[[ RAW DATA open ]]

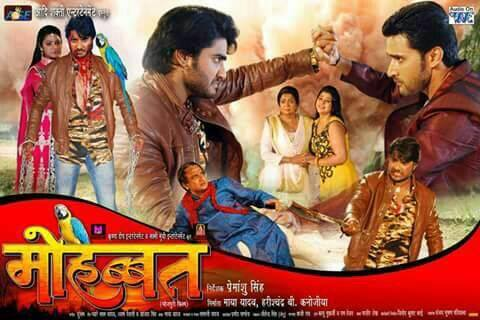 Mohabbat bhojpuri movie star casts news wallpapers for Chintu khan
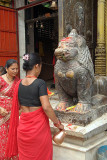 Women Annointing Fu at Chobar Temple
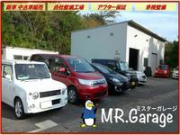 MR.Garage ミスターガレージ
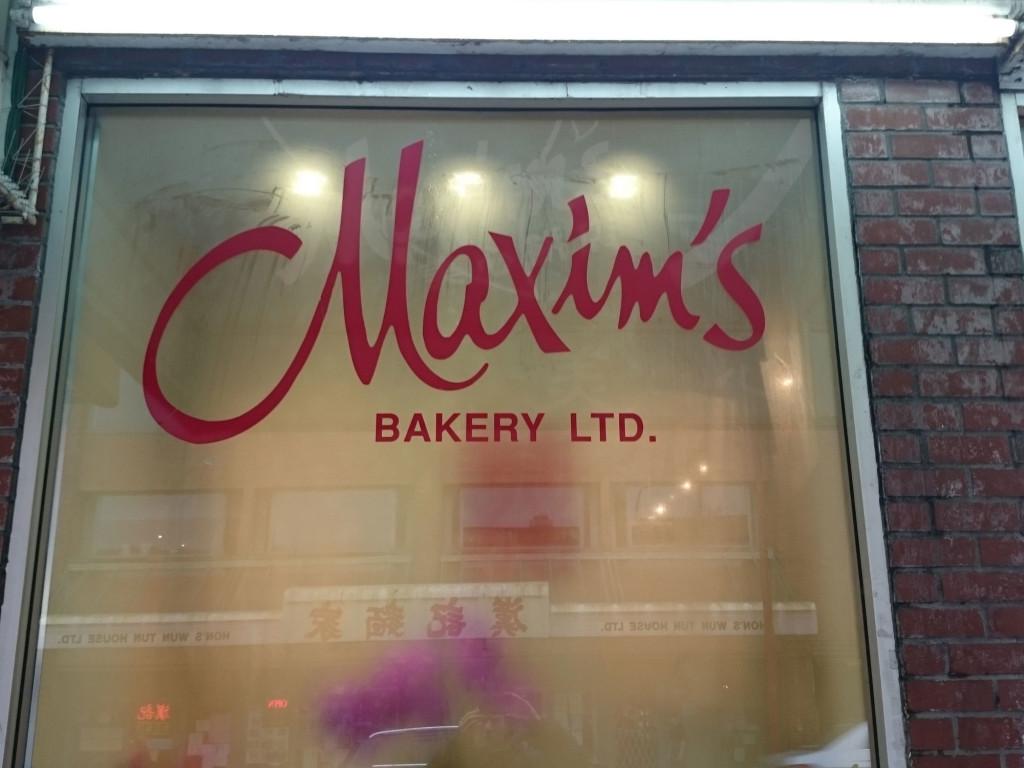 Maxim's Bakery Chinatown Exterior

[[ RAW DATA closed ]]

TASK PROMPT:
Copy all of the material word for word, and include none of its pictures.

RESPONSE FOR THIS EXERCISE:
 Mohabbat bhojpuri movie star casts news wallpapers for Chintu khan
 Women Annointing Fu at Chobar Temple
 MR.Garage ミスターガレージ
 Maxim's Bakery Chinatown Exterior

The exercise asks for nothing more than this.